- **Liste des tâches**
a - Recopiez le passage de l'extrait qui s'ouvre sur « Mesures sanitaires pour » et se ferme sur « règles de distanciation. », et remplacez-y « masques » par « visières ».
b - D'après l'extrait, avec quel organisme Hello Lille a-t-il travaillé sur la charte ?

──────── Extrait fourni ────────

Au global, 2,3 millions de visiteurs sont attendu sur la MEL cette saison (41% de Franciliens, 35% de Belges, 64% d’habitants des Hauts-de-France hors MEL). Ces visiteurs sont catégorisés comme des jeunes, de 30 à 44 ans, CSP+, se déplaçant en voiture ou en train pour passer un «city break» en couple de 2,6 nuits.
Mesures sanitaires pour rassurer
Pour que ces chiffres soient confirmés, encore faut-il que la population soit rassurée. Bien que de moins en moins flagrante, la menace de la Covid-19 plane toujours. Chaque lieu public doit suivre un protocole sanitaire de base afin d’être autorisé à rouvrir. Celui-ci inclut au minimum masques, distribution de gel hydroalcoolique et respect des règles de distanciation.
Toujours sur la MEL, Hello Lille et l’Institut Pasteur de Lille ont travaillé en collaboration sur une charte qui indique dix engagements clés que les restaurateurs, hôteliers et commerçants assurent respecter à propos des gestes barrières contre le Coronavirus. Chaque membre de cette charte (soit plus de 200 acteurs touristiques et culturels) se voit remettre un logo qu’il affiche en vitrine pour rassurer le client.

──────── Données fournies ────────

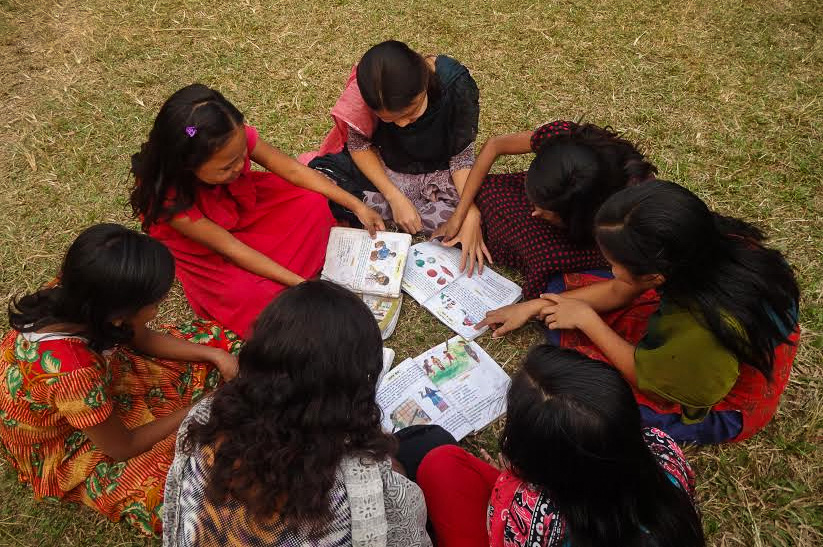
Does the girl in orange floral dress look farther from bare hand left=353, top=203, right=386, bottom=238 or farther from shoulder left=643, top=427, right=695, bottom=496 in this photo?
shoulder left=643, top=427, right=695, bottom=496

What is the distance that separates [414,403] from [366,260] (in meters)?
0.77

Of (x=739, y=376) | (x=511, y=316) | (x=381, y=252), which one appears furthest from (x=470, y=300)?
(x=739, y=376)

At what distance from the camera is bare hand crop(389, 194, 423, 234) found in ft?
9.87

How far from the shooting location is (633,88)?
376cm

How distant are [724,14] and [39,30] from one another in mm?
5301

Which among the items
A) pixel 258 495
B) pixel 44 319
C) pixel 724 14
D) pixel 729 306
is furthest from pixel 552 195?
pixel 724 14

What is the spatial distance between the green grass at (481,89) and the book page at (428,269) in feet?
0.27

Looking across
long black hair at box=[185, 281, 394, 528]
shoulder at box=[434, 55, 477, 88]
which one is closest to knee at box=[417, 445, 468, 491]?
long black hair at box=[185, 281, 394, 528]

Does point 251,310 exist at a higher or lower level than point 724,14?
lower

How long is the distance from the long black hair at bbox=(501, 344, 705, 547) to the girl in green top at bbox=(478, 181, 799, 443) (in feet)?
1.95

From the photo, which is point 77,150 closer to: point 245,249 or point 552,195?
point 245,249

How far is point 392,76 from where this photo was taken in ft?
8.20

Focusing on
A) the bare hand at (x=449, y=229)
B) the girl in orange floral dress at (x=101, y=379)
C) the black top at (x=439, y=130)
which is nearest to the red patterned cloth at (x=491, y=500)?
the girl in orange floral dress at (x=101, y=379)

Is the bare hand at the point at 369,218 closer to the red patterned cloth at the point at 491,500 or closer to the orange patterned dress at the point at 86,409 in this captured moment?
the orange patterned dress at the point at 86,409
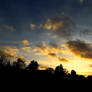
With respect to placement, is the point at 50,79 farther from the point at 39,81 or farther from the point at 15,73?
the point at 15,73

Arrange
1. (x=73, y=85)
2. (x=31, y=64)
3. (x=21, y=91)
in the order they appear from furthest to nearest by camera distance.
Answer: (x=31, y=64)
(x=73, y=85)
(x=21, y=91)

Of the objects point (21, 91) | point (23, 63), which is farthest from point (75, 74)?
point (21, 91)

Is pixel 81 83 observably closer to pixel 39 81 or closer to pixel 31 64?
pixel 39 81

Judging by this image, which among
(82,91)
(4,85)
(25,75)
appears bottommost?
(82,91)

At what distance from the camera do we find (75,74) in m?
96.8

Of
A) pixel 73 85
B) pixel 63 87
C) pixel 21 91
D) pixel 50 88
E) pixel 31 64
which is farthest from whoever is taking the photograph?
pixel 31 64

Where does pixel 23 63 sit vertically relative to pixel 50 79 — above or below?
above

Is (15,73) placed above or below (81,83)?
above

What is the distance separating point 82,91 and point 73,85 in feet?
12.8

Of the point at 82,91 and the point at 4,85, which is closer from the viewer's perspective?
the point at 4,85

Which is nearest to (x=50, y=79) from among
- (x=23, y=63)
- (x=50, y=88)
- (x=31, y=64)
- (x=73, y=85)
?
(x=50, y=88)

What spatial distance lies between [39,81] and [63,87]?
8.16 metres

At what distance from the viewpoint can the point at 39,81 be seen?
3528 cm

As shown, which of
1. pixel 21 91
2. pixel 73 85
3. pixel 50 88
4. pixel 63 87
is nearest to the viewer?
pixel 21 91
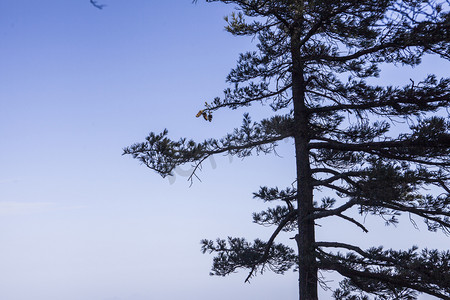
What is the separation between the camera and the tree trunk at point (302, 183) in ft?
29.9

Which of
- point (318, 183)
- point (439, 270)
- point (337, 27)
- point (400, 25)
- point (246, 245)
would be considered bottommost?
point (439, 270)

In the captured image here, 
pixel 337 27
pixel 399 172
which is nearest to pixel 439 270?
pixel 399 172

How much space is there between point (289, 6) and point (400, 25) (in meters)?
2.09

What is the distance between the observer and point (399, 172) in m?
7.45

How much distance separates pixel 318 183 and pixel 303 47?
2.93m

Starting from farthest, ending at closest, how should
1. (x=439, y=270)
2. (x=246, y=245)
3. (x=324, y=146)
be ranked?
(x=246, y=245) → (x=324, y=146) → (x=439, y=270)

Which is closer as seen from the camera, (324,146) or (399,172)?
(399,172)

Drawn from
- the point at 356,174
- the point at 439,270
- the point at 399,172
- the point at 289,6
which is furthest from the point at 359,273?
the point at 289,6

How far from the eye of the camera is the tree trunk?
910 centimetres

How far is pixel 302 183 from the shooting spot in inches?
374

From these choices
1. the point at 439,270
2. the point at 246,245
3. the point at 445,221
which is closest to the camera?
the point at 439,270

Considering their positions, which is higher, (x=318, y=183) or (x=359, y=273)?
(x=318, y=183)

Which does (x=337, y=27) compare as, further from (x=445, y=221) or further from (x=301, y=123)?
(x=445, y=221)

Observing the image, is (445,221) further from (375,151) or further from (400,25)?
(400,25)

────────

- **Réponses par tâche**
a -
Mesures sanitaires pour rassurer
Pour que ces chiffres soient confirmés, encore faut-il que la population soit rassurée. Bien que de moins en moins flagrante, la menace de la Covid-19 plane toujours. Chaque lieu public doit suivre un protocole sanitaire de base afin d’être autorisé à rouvrir. Celui-ci inclut au minimum visières, distribution de gel hydroalcoolique et respect des règles de distanciation.

b - Avec l'Institut Pasteur de Lille.